British Columbia is changing its decades-old royalty system, the fees it charges companies to extract publicly owned oil and gas, in an effort to align with provincial climate goals.
Prime Minister John Horgan said the “broken system” of fossil-fuel subsidies doesn’t fit with his government’s climate plans or ensure people benefit from the resources.
“This new regime will benefit all British Columbians and help us address the challenge of our time, quite frankly, as we meet the challenge of climate change brought home so graphically to British Columbians over the past number of summers and then into the fall and even indeed into the winter,” he told a news conference Thursday.
The province will eliminate the deep well royalty program, which is the largest oil and gas subsidy, he said.

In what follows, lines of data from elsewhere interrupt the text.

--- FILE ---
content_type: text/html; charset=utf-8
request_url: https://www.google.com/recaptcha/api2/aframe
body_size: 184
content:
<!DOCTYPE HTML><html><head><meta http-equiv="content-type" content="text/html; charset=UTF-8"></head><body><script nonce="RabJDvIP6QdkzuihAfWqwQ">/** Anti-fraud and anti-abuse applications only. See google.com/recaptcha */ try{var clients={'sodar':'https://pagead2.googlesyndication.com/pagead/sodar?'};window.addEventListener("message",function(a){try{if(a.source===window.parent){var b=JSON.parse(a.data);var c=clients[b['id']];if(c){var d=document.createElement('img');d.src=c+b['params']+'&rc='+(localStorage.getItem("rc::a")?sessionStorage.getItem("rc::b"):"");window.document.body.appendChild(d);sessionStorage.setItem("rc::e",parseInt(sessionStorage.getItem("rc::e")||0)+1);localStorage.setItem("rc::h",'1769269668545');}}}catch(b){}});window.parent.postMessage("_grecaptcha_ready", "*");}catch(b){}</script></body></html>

The minimum royalty rate for oil and gas firms will move up from three to five per cent, Horgan added. This system applies to all new wells, while it will be phased in over two years for those currently operating.
BC is blessed with an abundance of natural resources, Horgan said.
“But those resources, (we) have to be reminded every now and again, belong to all of us. And for too long, the system of royalties for oil and gas has set us up to a situation whereby rather than British Columbians benefiting completely from these resources, we’ve seen extremely large profits for oil and gas companies, while British Columbians have had to pay more for their heating costs as a result.”
The government said the elimination of the deep well program means a loss of credits amounting to between $440,000 and $2.81 million for companies, depending on the depth of the wells. The change is expected to bring in $200 million more in revenue annually for the government.
Bruce Ralston, the minister of energy, mines and low carbon innovation, said the deep well royalty program was created in 2003 with the intention to offset higher drilling and completion costs for wells considered particularly deep.
Since it was set up, he said a “patchwork of royalty deductions were introduced to reduce royalties,” including those for deep wells.
“Market conditions and technological advancements have changed natural resource development significantly since then,” he said.
The province undertook a review of its royalty program last year, which showed that about 77 per cent of BC residents were in favor of revamping the system, said a January news release from the Ministry of Energy, Mines and Low Carbon Innovation.
Ralston said the new system will ensure the public return of half the profits over the life of any oil and natural gas well. He said the old system is complicated.
“It adds not only to the administrative costs for government, but it adds to the business cost of the companies that are trying to navigate through and calculate how they are going to pay their royalties. So, by eliminating the royalties programs we will introduce a measure of simplicity and clarity.”
A Shell Canada Ltd. spokesperson said in a statement the company is reviewing the details of the announcement and looks forward to “continuing to work constructively with the government to ensure the competitive and responsible development of resources in British Columbia.”
Petronas Canada, Tourmaline Oil Corp. and Ovintiv Inc. did not immediately return a request for comment on how the changes will affect their operations in BC
Peter McCartney of the Wilderness Committee, a non-profit environmental group, said the new royalty system eliminates the province’s worst fossil fuel subsidies while creating a new one and fails to meet the moment of climate emergency.
Oil and gas extraction creates about 20 per cent of the province’s carbon pollution, he said in a statement.
“But this latest subsidy offers a money-back guarantee for the most polluting activity in the province.”